- Hyperliquid open interest hit a record $1.43B, driven by both crypto and non-crypto markets
- HYPE price is rising independently, suggesting weaker correlation with major crypto assets
- SEC’s new commodity classification brings clearer rules, supporting broader market growth
Hyperliquid crypto is starting to draw serious attention again, and not just from the usual crowd. A mix of rising open interest and a fresh regulatory shift out of the US is changing how traders are looking at the space. It’s not one single factor driving this… it’s more like several pieces lining up at once.
Trading desks have noticed. So has the broader market. And when both start paying attention at the same time, things tend to move.

Open Interest Hits Record as New Markets Take Over
Hyperliquid just pushed its open interest to a new high, with the HIP-3 market crossing $1.43 billion. That’s the largest level the platform has seen so far, which, honestly, says a lot about how quickly it’s growing.
But what’s more interesting is where that activity is coming from. The WTI crude oil perpetual contract alone pulled in about $1.39 billion in 24-hour volume, second only to Bitcoin, and ahead of Ethereum. That’s not something you’d expect from a “crypto” exchange, at least not traditionally.
Looking deeper, the shift becomes even clearer. Out of the top 30 markets on Hyperliquid, only 7 are actually crypto pairs. The rest are tied to tokenized versions of assets like the S&P 500, Nvidia, and even metals.
So the narrative is changing. Hyperliquid isn’t just about crypto anymore, it’s slowly turning into a broader trading platform where multiple asset classes live side by side.
And as open interest rises, it usually means more positions are being held, more traders are active, more liquidity flows in. For now, demand looks strong… and it’s coming from more than just crypto traders.
HYPE Price Moves on Its Own Path
At the same time, the HYPE token itself has climbed back above $42, marking its highest level since November 10. That might not sound huge on its own, but context matters. Back then, Bitcoin was sitting around $103,000, Ethereum near $3,400, and Solana close to $163.
Fast forward to now, and those numbers look very different. BTC is closer to $74,000, ETH around $2,320, and SOL near $94. Yet Hyperliquid has managed to return to similar price levels anyway.
That’s… interesting. Because historically, assets like this would move closely with Bitcoin or Ethereum. But that correlation might be weakening. Hyperliquid is growing in its own direction, and that could start shaping how HYPE behaves going forward.

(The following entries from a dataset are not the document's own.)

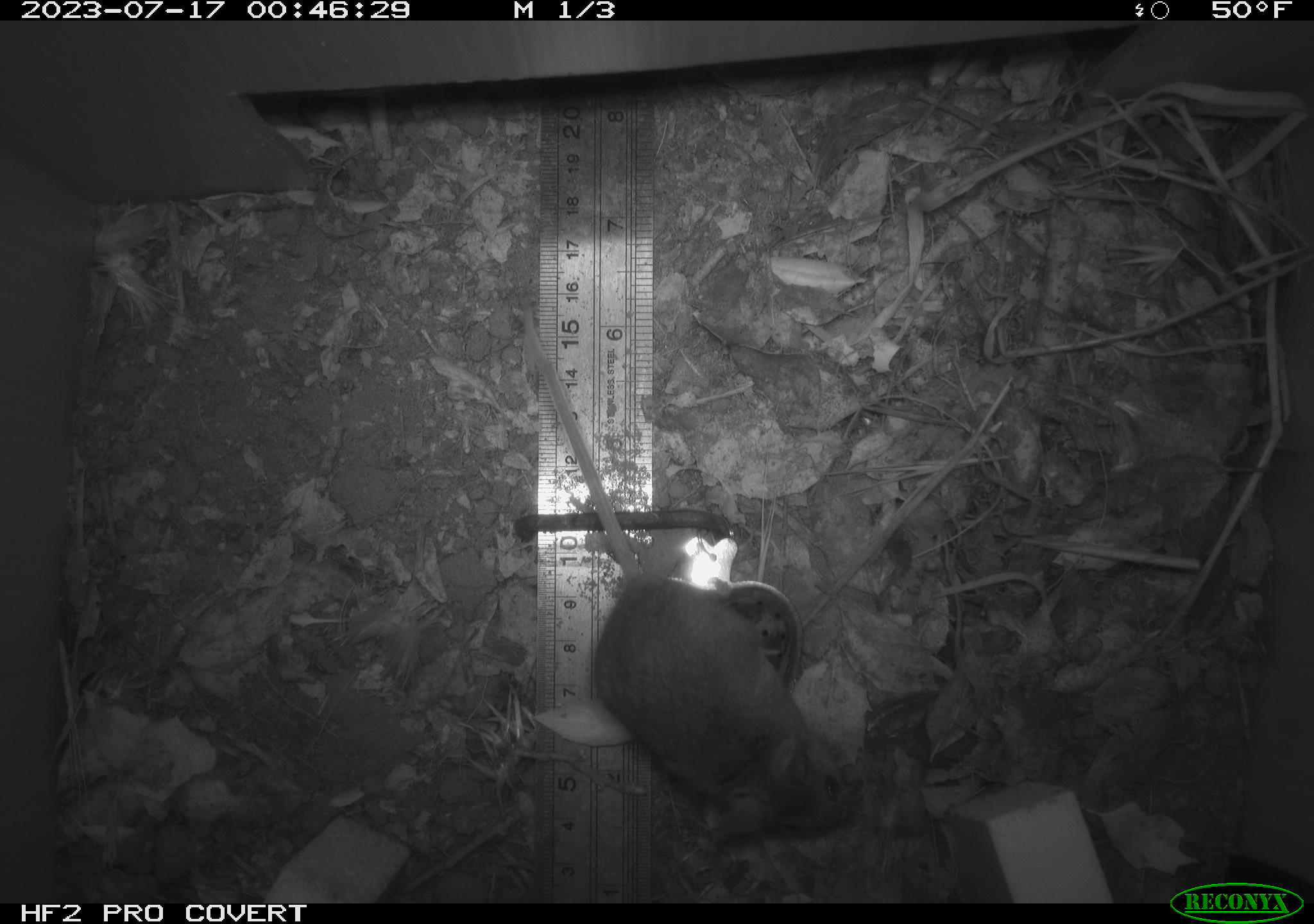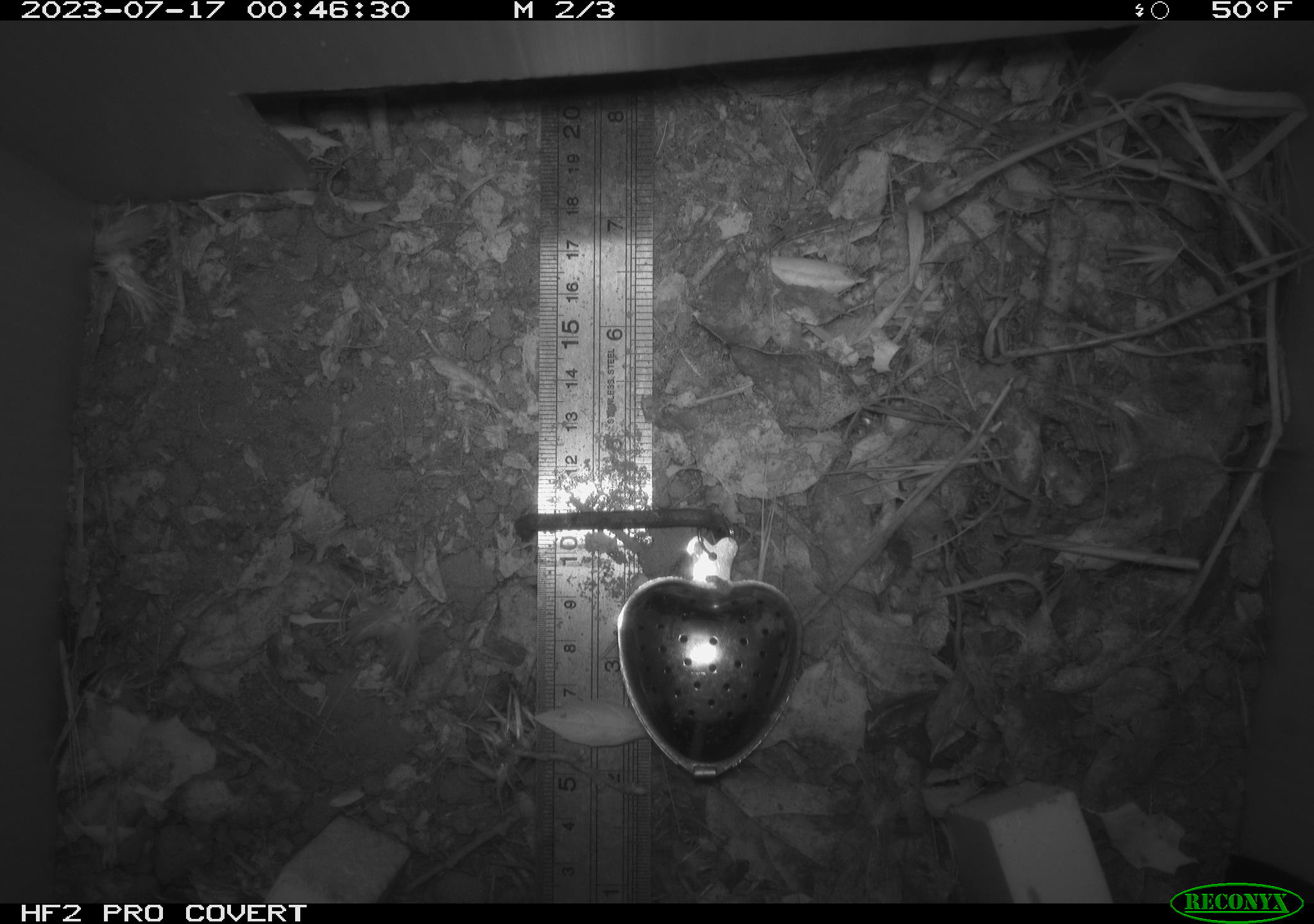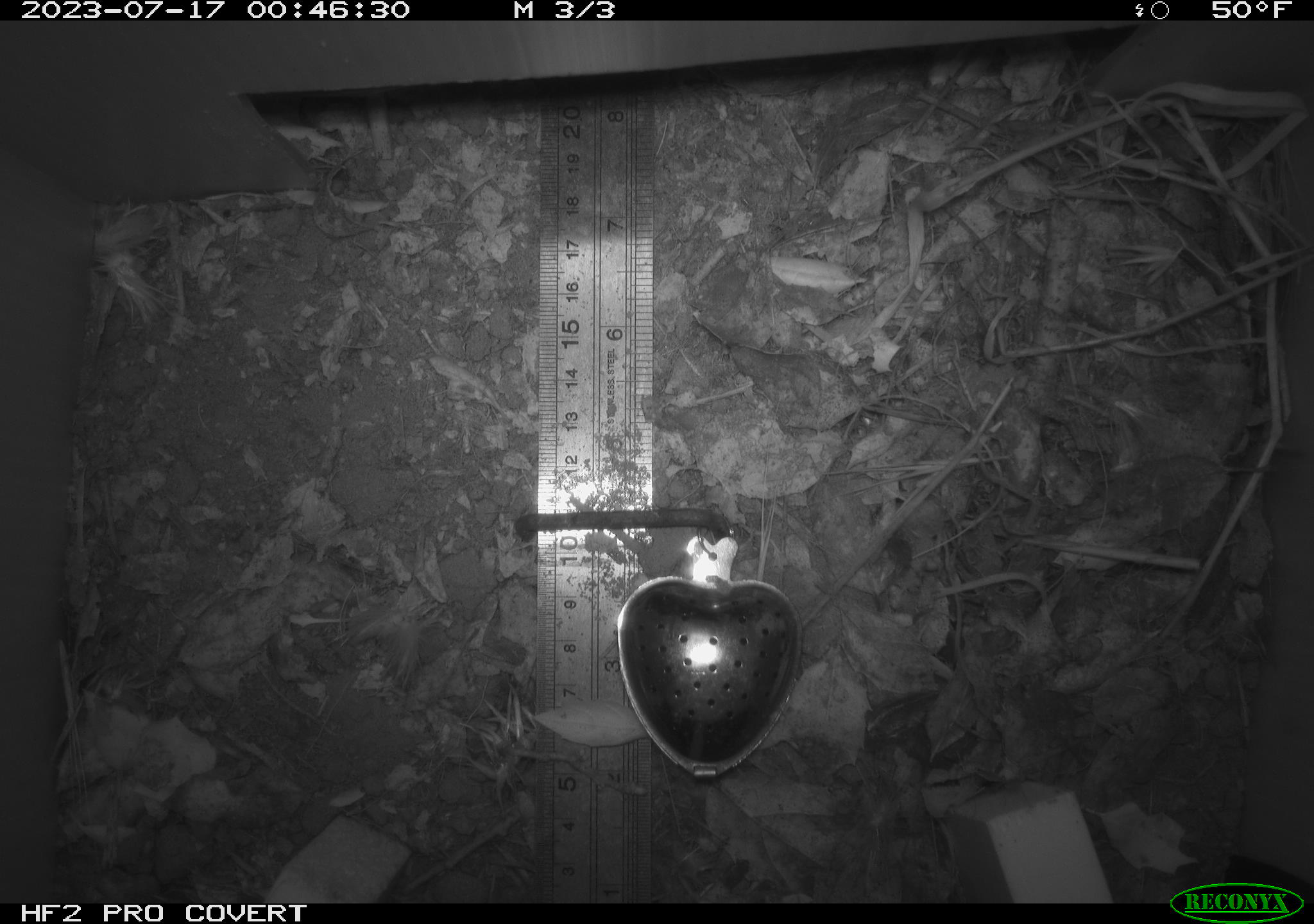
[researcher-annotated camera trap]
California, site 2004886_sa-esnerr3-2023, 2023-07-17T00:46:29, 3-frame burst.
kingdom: Animalia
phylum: Chordata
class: Mammalia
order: Rodentia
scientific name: Rodentia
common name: mouse species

As more non-crypto markets gain traction on the platform, the drivers behind price might shift too. Instead of just following the broader crypto trend, activity within the exchange itself could play a bigger role.
Still, let’s be real, crypto sentiment always leaks through. Big moves in BTC or ETH can still ripple across everything.

SEC Decision Adds a Layer of Clarity
Meanwhile, on the regulatory side, the US SEC has introduced a new classification framework for crypto assets. It’s something the market has been waiting on for a while, and it finally brings a bit more structure to what’s been… a pretty unclear space.
Under this system, certain assets, including Bitcoin, Ethereum, and Solana, are now categorized as digital commodities. That classification matters, because it means they’re not treated as securities, which changes the regulatory requirements around them.
The SEC also outlined other categories, digital collectibles, tools, stablecoins, and securities, each based on how the asset functions. It’s a more segmented approach, and arguably, a more practical one.
A Market That’s Still Evolving
For platforms like Hyperliquid, this kind of clarity could make a difference. It becomes easier to list assets, expand into new markets, and build products without constantly navigating uncertainty.
And when you step back, both developments, Hyperliquid’s expansion beyond crypto and clearer rules from regulators, point to the same thing. The market is evolving.
It’s not just about coins anymore. It’s about infrastructure, access, and how different asset classes start blending together. Hyperliquid seems to be leaning into that shift early.
Whether it pays off long term… that part is still unfolding.